Which brings us to the second lesson about accountability. For an agency that does not have the capacity to monitor incinerators for emissions on a steady, continuous basis, it is rather dubious for the DENR to propose their operation in the first place. As in most policy challenges, the principle of equivalence must be observed and the power to permit must be matched by the power to protect the public from the harm associated with the operation of these controversial facilities.

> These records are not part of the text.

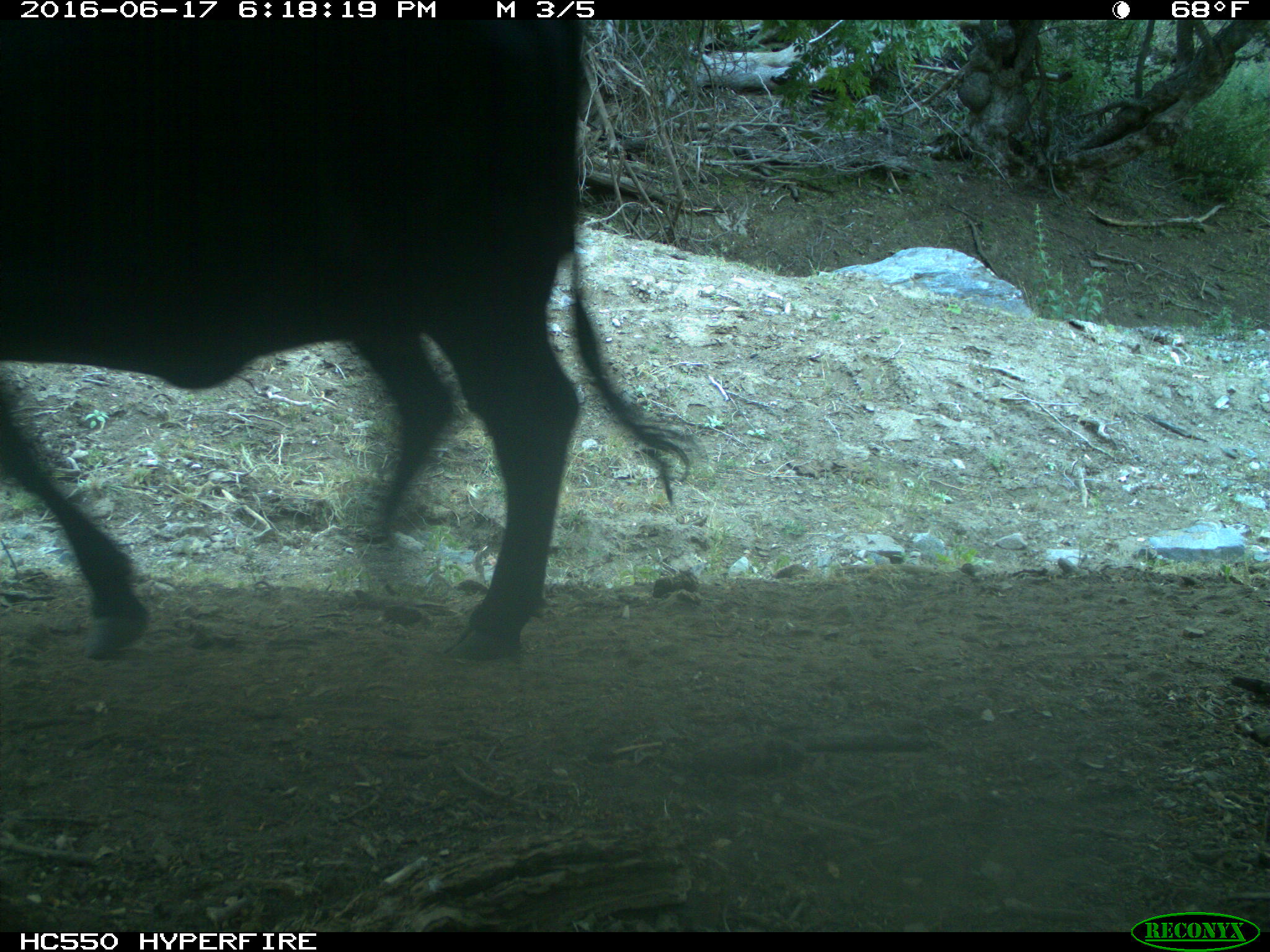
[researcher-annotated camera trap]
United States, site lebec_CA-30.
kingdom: Animalia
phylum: Chordata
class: Mammalia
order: Artiodactyla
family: Bovidae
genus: Bos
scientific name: Bos taurus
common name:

The final important lesson is about sustainability. Assuming that proponents managed to develop an incinerator that is safe and pollution-free, it still would not make sense to destroy materials that we ought to be sharing with future generations. This lesson resonates in the efforts of communities organizing themselves into recycling cooperatives. It also finds expression around the environs of Smokey Mountain and Payatas where community gardens come to life through the noble and inspiring efforts of local residents. The people who make this happen are the real heroes in our quest for sustainability.
The blueprint for solving our garbage problem is already enshrined in existing policies. The real question is whether our officials have the political will and the creativity to transform this festering problem into an opportunity that will energize our communities and free the nation from the misery and hopelessness symbolized by our notorious mountains of waste.
Von Hernandez is a recipient of the Goldman Environmental Prize for his work on waste and was named as one of Time Magazine’s Heroes for the Environment in 2007. He is currently taking up public management studies at Harvard University’s Kennedy School of Government.